La situación económica que está sufriendo el país a causa de la crisis sanitaria del Covid-19 no tiene precedentes. Las medidas y ayudas económicas que el Gobierno va aprobando de forma escalonada, en la mayoría de los casos, para las pymes y los autónomos resultan insuficientes, añadiendo, además, que se trata de medidas temporales o provisionales supeditadas a la vigencia del estado de alarma. En el mejor de los casos de poder acceder a ellas, podrán hacer de muro de contención para el pago de ciertas obligaciones, pero pueden suponer una carga excesiva, una vez se levante este estado de alarma.

Esto obliga a hacer una reflexión. Dado que la incorporación en la vida económica y la rehabilitación de la economía –muy dañada- se prevé que se hará de forma progresiva y se dilatará en el tiempo y, en muchos casos las medidas de contención en ciertos pagos no podrán compensar negocios cerrados por imperativo normativo sin ningún tipo de ingreso. Según esta previsión se plantea para la persona física empresaria cómo podrá reiniciar su vida empresarial o profesional desde cero sin tener que arrastrar el endeudamiento agravado por la falta de liquidez que ha provocado no solo la total falta de ingresos, sino que también lo que puede comportar el retorno de las ayudas o medidas que han sido en clave de moratoria o aplazamiento (y no de condonación).

En este contexto, la llamada Ley de Segunda Oportunidad se presenta como una herramienta de extrema utilidad para poder rehacer la vida empresarial o profesional para aquellas personas físicas cuyo endeudamiento provocado por no poder obtener ingresos por cierre no se pueda paliar incluso con la reactivación de la vida económica después del levantamiento del estado de alarma.

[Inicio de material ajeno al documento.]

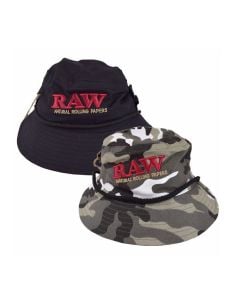 Comprar RAW SMOKEMAN'S HAT RAW PAPERS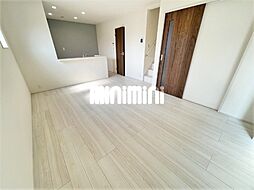 リーブルファイン塩浜　2号棟 1 1階3LDKのリビング/ダイニング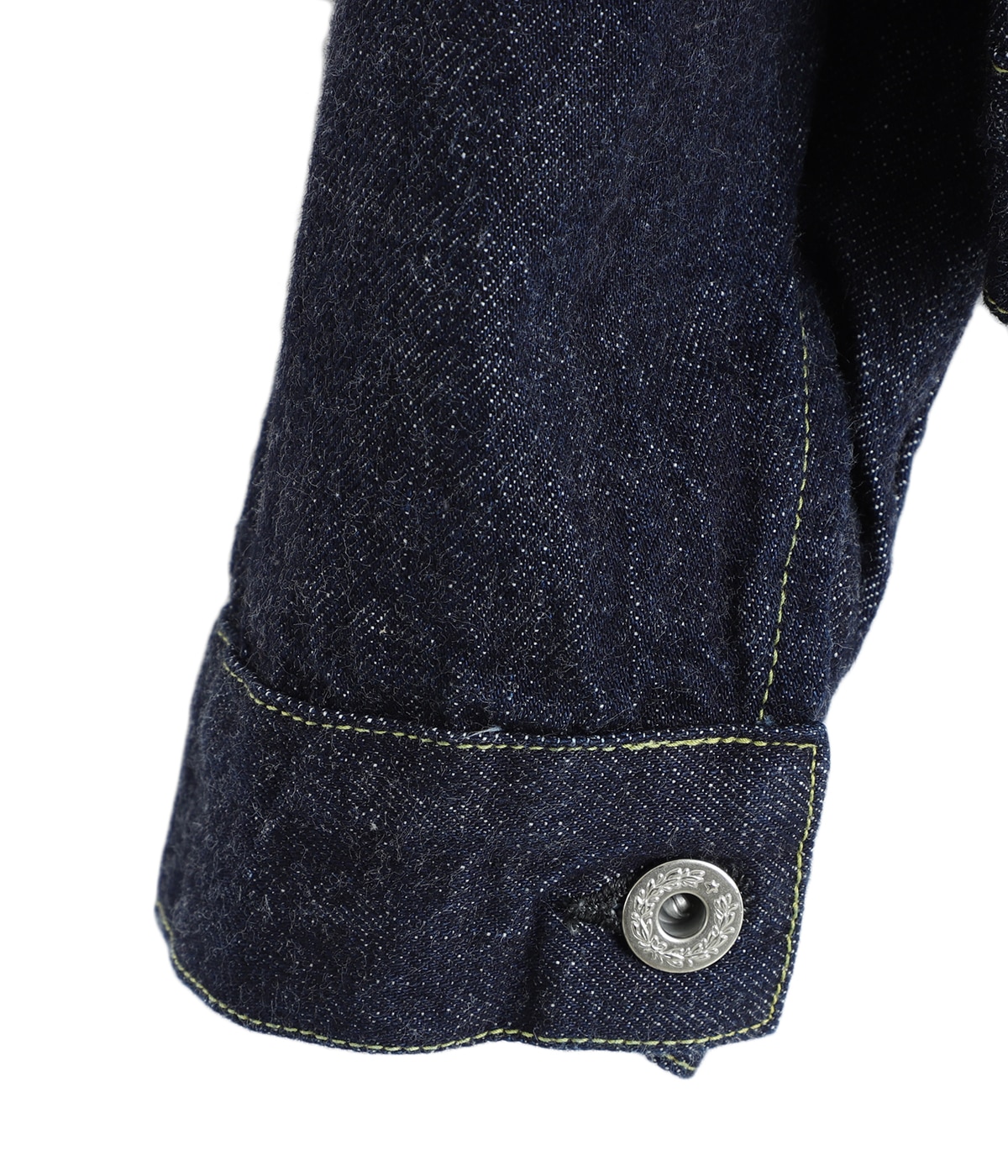 12oz DENIM 大戦モデルJKT | REMI RELIEF(レミレリーフ) / アウター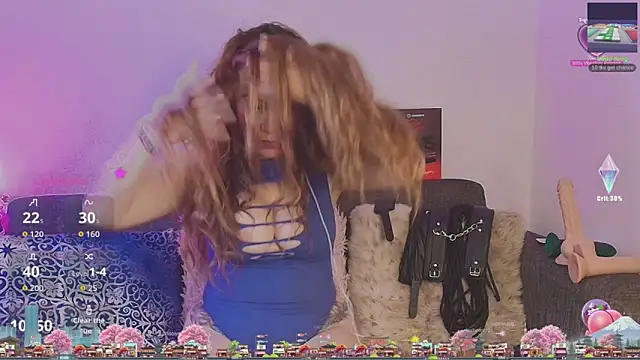 Živý XXX chat Laura_hotmilf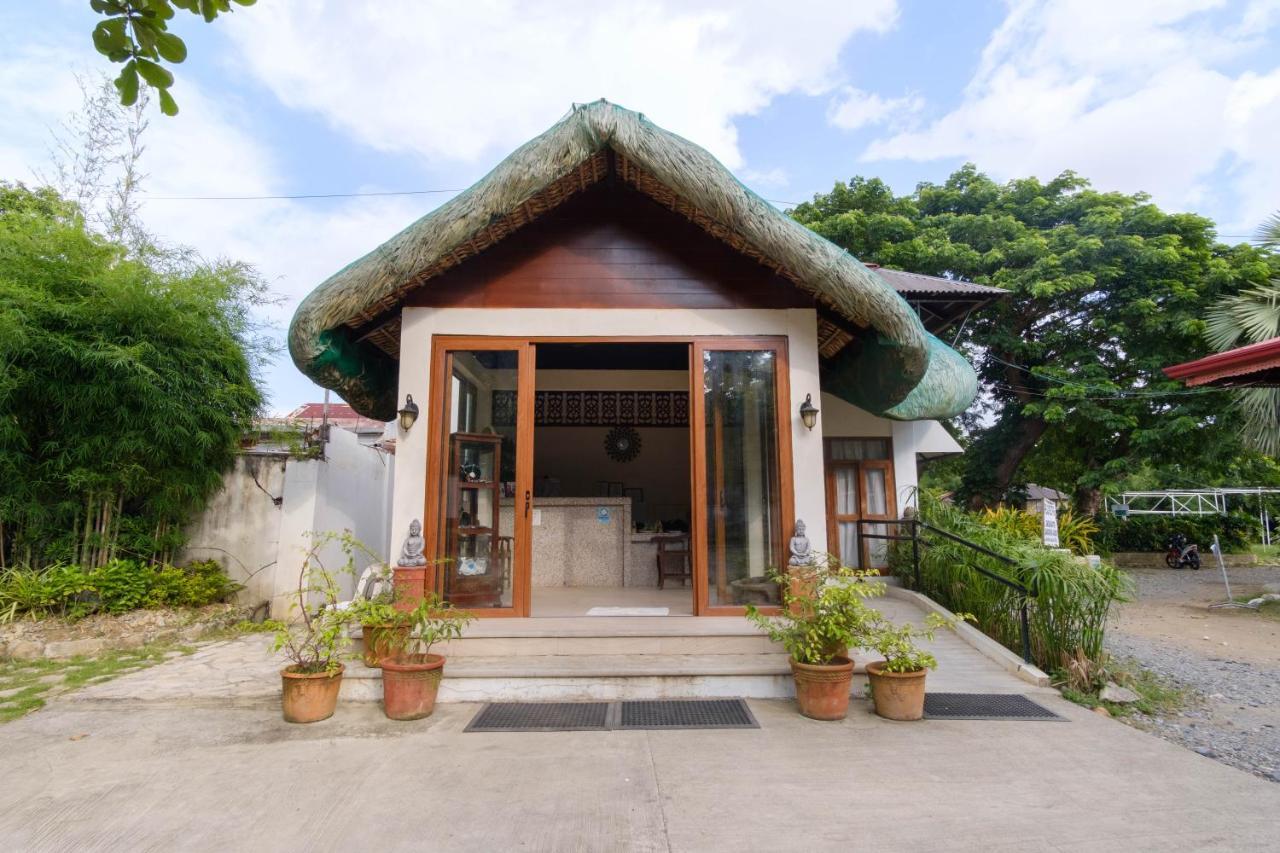 Reddoorz Plus Near Vigan Convention Center 외부 사진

El procedimiento denominado de Segunda Oportunidad supone la posibilitado de llegar a la exoneración de las deudas de una forma total, sea de forma automática o mediante un plan de pagos con una flexibilidad que, por ejemplo, la normativa tributaria o de Seguridad Social no permite por este tipo de deudas de carácter público. Esta exoneración, permite al empresario y profesional poder volver a iniciar su actividad sin el endeudamiento y hay que decir que la exoneración es concedida mediante resolución judicial y comporta la condonación de la deuda.

El procedimiento de Segunda Oportunidad, si bien es un procedimiento concursal, puede combinarse previamente con un procedimiento para llegar al llamado acuerdo extrajudicial de pagos donde actúa la mediación –y que no es un procedimiento judicial- que pueda permitir que no se llegue a la fase concursal, sino que se pueda llegar a unos acuerdos con los acreedores de finiquito o suspensión en los pagos. Además, el procedimiento de inicio de negociaciones para poder llegar a un acuerdo extrajudicial de pagos comporta ciertos beneficios durante las negociaciones, como la paralización o prohibición de determinadas ejecuciones sobre el patrimonio del deudor o la paralización del meritamiento de intereses que pueden ser medidas interesantes en un escenario de negociación con acreedores. En el supuesto de que esta fase prejudicial no pudiera culminar con un acuerdo con los acreedores, el hecho de haber intentado esta opción, ya comporta desde el punto de vista de la Ley una presunción de buena fe que es el pilar en el cual se basa la futura concesión del beneficio de exoneración del pasivo insatisfecho.